> **TEXTE FOURNI**
....................

Le soulagement est teinté d’incrédulité et de frustration.
D’abord, parce que la trêve entre Barack Obama et la majorité républicaine de la Chambre des Représentants n’est que temporaire et retarde juste les délais pour un nouveau blocage du gouvernement et un autre plafond à respecter pour la dette aux mois de janvier et février de l’année prochaine.
Ensuite, ce fiasco s’est déjà produit et, à chaque fois, le Congrès n’a laissé que quelques mois de sursis au Président. Les républicains souhaitent réduire les dépenses et le déficit budgétaire et semblent déterminés à empêcher le gouvernement de fonctionner si ce but n’est pas atteint. Obama, qui par le passé négociait et faisait des concessions, est resté ferme cette fois-ci.
Les républicains sont allés trop loin en exigeant le non-financement de la réforme historique de la santé comme condition à l’augmentation du plafond de la dette. Obama a dit « stop » et le Parti républicain a vacillé en se retrouvant montré du doigt par l’opinion publique.
Les dirigeants républicains au Congrès ont du accepter l’humiliation en relevant le plafond de la dette et en se soumettant à la fermeté du gouvernement, cela sans affecter la réforme de la santé, rebaptisée « Obamacare ».
Mais le mal est fait. Son système de gouvernement ne fonctionne plus. La moitié de la classe politique a la volonté et la capacité de paralyser les fonctions du gouvernement dirigé par l’autre moitié, utilisant comme une arme le refus d’approuver les budgets et d’augmenter la capacité d’endettement.
Quelques jours seulement avant la date limite, les ministres des Finances du monde entier, réunis à Washington pour l’assemblée annuelle de la Banque Mondiale et du FMI, ont souligné les dangers extrêmes d’un défaut de paiement de la dette américaine.
Partout, les dirigeants et analystes ont regretté l’effondrement des certitudes concernant le dollar et le leadership financier des États-Unis au niveau mondial.
Dans l’article de l’agence de presse chinoise Xinchua intitulé « L’échec fiscal des États-Unis garantit un monde désaméricanisé » signé par Liu Chang et souvent cité, celui-ci affirme que la récente crise a montré que les États-Unis n’étaient pas capables de se gouverner eux-mêmes et encore moins de le faire pour le reste du monde.
Après avoir critiqué Washington pour son intervention sur les sujets politiques d’autres pays dans son effort pour construire un empire mondial, il condamne les États-Unis pour la façon dont ceux-ci exportent leurs risques financiers puisque la crise du plafond de la dette a, une nouvelle fois, mis en danger d’énormes actifs en dollars pour beaucoup de pays et angoissé la communauté internationale.
L’article de Xinchu soutient que « ces jours inquiétants durant lesquels le destin des autres se trouve dans les mains d’une nation hypocrite doivent prendre fin », donnant naissance à « un nouvel ordre mondial dans lequel on protège et respecte de la même manière les intérêts fondamentaux de toutes les nations, grandes ou petites, riches ou pauvres ».

....................

> **TÂCHES ET EXERCICES**
1. Reproduisez à l'identique tout le passage du texte sur la crise de la dette américaine, depuis « Partout, les dirigeants » jusqu'à « reste du monde. ».
2. Poursuivez le texte sur la crise du plafond de la dette américaine à partir de l'endroit où il s'arrête.

Une série de données
....................

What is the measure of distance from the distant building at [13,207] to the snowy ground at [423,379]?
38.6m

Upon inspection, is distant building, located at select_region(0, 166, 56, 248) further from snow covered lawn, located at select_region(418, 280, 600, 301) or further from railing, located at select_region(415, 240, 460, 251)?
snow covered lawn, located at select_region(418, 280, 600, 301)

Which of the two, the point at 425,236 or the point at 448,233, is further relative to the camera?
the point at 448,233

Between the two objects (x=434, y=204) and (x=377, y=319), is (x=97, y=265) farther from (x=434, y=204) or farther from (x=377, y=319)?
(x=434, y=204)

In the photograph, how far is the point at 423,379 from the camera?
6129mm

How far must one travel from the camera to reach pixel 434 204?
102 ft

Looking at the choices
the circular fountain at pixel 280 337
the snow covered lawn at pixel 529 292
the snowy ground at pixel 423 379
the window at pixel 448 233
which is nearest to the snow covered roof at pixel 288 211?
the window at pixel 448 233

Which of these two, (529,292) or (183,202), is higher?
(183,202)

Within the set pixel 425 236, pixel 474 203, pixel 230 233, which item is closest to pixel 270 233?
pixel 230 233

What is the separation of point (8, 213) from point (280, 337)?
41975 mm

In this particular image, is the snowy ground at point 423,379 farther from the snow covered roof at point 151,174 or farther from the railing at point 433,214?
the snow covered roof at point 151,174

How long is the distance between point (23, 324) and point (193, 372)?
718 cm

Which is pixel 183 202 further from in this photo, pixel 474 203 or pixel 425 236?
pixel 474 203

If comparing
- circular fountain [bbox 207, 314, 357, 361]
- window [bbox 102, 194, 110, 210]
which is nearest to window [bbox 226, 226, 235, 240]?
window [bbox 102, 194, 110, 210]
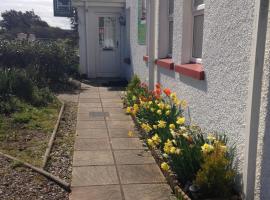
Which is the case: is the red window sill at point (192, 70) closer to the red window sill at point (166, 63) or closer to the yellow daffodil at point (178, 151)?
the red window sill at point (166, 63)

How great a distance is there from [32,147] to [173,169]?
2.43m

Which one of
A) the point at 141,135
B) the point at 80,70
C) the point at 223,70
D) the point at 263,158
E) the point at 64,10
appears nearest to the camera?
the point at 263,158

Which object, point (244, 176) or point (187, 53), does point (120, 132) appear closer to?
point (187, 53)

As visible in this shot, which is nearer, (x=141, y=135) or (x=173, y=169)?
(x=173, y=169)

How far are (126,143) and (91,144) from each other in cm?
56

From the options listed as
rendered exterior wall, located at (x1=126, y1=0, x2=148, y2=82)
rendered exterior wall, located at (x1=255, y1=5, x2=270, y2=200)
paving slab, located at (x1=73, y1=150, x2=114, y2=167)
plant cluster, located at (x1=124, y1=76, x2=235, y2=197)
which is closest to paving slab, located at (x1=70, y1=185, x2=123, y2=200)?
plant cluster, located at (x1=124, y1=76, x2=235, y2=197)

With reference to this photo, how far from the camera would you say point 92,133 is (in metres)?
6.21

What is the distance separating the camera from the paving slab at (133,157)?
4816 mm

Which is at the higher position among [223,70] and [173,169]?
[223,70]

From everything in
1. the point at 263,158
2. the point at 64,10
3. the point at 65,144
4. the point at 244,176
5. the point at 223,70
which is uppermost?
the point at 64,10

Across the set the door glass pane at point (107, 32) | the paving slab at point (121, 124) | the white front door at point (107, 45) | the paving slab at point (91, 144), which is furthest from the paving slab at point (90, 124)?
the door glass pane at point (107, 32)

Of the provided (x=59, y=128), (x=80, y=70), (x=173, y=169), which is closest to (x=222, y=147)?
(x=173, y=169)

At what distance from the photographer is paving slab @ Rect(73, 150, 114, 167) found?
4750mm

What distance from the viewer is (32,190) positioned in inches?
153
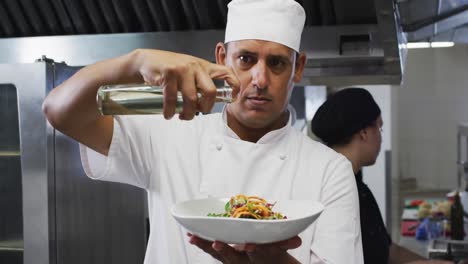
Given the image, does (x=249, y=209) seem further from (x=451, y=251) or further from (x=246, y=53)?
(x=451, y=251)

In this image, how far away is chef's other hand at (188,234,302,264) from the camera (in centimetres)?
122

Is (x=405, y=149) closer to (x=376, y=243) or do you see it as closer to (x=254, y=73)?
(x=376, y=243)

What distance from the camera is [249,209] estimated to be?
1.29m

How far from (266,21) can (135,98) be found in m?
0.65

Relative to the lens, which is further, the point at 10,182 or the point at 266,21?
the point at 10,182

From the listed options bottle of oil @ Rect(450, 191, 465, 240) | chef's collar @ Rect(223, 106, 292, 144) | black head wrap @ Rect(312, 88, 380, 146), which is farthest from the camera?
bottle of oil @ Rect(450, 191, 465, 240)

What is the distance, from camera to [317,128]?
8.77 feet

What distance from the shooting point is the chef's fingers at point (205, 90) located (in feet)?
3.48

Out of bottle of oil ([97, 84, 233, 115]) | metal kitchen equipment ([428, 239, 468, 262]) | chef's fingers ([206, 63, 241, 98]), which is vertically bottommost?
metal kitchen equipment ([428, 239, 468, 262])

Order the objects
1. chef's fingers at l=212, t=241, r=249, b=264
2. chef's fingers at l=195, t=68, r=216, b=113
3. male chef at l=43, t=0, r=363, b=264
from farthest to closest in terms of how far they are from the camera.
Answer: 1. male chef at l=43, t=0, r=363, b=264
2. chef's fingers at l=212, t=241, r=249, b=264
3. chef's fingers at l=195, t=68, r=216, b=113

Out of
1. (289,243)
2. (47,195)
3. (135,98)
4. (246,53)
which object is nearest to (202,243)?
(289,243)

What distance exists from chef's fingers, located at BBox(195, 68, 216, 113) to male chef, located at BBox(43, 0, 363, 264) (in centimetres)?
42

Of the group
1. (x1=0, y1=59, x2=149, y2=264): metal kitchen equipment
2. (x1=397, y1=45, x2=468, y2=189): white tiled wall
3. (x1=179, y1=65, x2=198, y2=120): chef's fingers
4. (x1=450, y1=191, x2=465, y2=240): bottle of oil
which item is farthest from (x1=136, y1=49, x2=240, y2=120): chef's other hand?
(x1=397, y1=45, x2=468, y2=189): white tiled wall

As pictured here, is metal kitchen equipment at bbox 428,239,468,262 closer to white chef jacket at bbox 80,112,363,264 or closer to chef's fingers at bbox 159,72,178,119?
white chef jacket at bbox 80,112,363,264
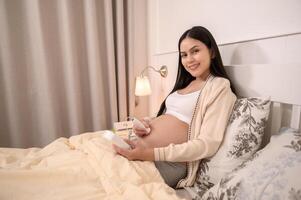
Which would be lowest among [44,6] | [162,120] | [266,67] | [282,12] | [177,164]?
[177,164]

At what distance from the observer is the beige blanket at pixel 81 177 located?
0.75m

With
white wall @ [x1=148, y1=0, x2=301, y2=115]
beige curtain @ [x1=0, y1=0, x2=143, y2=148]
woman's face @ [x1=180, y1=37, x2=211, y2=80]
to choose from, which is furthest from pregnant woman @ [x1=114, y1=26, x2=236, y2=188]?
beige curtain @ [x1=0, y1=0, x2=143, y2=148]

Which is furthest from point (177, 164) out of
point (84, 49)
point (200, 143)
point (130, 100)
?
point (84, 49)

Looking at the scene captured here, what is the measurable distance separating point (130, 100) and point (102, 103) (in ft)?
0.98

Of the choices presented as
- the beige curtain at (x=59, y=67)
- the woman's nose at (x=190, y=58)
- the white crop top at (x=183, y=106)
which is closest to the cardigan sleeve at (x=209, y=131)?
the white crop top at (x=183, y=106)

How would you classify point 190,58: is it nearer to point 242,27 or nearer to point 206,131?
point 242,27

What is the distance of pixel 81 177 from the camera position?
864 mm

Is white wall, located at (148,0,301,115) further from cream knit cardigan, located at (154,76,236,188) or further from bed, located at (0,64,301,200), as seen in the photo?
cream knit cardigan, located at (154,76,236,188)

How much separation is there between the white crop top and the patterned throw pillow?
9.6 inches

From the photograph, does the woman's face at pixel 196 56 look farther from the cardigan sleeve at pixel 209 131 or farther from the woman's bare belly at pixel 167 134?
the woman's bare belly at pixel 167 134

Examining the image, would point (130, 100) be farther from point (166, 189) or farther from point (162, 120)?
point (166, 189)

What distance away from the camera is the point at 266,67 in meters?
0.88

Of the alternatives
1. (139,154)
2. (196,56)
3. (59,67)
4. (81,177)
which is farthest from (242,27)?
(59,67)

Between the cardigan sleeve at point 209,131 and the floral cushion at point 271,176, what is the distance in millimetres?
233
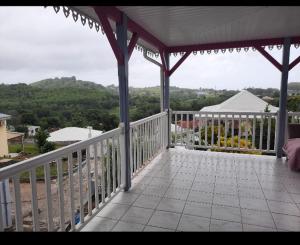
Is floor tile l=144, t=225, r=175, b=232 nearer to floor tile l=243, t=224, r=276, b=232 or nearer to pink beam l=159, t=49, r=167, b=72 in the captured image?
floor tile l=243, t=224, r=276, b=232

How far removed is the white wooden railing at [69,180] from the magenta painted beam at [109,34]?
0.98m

....................

> **RÉSULTATS PAR TÂCHE**
1.
Partout, les dirigeants et analystes ont regretté l’effondrement des certitudes concernant le dollar et le leadership financier des États-Unis au niveau mondial.
Dans l’article de l’agence de presse chinoise Xinchua intitulé « L’échec fiscal des États-Unis garantit un monde désaméricanisé » signé par Liu Chang et souvent cité, celui-ci affirme que la récente crise a montré que les États-Unis n’étaient pas capables de se gouverner eux-mêmes et encore moins de le faire pour le reste du monde.

2.
Un aspect clef de ce nouvel ordre devrait être l’adoption d’une nouvelle monnaie de réserve internationale pour remplacer le dollar afin que le monde sorte sain et sauf d’une nouvelle tourmente politique interne des États-Unis. Il y a de grandes préoccupations mondiales en ce qui concerne la situation du dollar qui est, de loin, la monnaie de réserve la plus importante.
D’autre part, au moment de rembourser, les pays qui se sont endettés en dollar pourraient souffrir si le taux d’intérêt du dollar s’emballe en raison des inquiétudes sur le défaut de paiement de la dette américaine.
Les entreprises et gouvernements qui utilisent le dollar comme monnaie d’échange se verraient, eux aussi, affectés par le chaos qui toucherait les marchés commerciaux et financiers si une perte massive de confiance envers les États-Unis et le dollar devait avoir lieu.
L’incertitude constante née des affrontements politiques à Washington va accélérer l’érosion de la confiance envers les États-Unis comme leader économique mondial.
Dans sa colonne du Financial Times, l’analyste Martin Wolf affirme que le plafond de la dette américaine est l’équivalent législatif d’une bombe nucléaire et que cette loi devrait être abrogée car il ne peut pas y avoir de gouvernement fiable avec une menace aussi destructrice.
Mais, dans un commentaire éditorial, The Independant souligne que, s’il est facile d’argumenter contre le plafond de la dette, les mêmes extrémistes qui l’utilisent comme une arme de destruction massive n’y renonceront pas si facilement.
Ces derniers jours, les dirigeants démocrates et républicains en charge de la politique budgétaire au Congrès ont commencé à organiser des réunions afin d’éviter que le fiasco ne se répète d’ici à quelques mois alors que la date concernant les nouveaux taux plafonds pour les budgets et la dette approche.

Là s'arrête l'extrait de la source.